Task description |
Set down the rows below word for word, omitting the pictures.

Exercise materials |
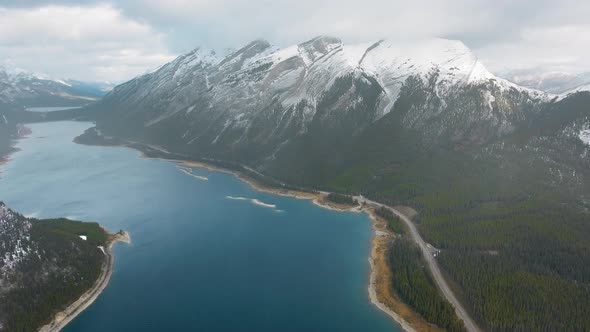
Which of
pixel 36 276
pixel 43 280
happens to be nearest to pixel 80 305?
pixel 43 280

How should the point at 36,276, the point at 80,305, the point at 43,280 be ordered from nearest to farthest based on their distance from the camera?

The answer |
Which of
pixel 36 276
pixel 43 280
happens to be nearest to pixel 80 305?
pixel 43 280

How should the point at 36,276, the point at 80,305, the point at 43,280 be ordered from nearest to farthest based on their distance from the camera?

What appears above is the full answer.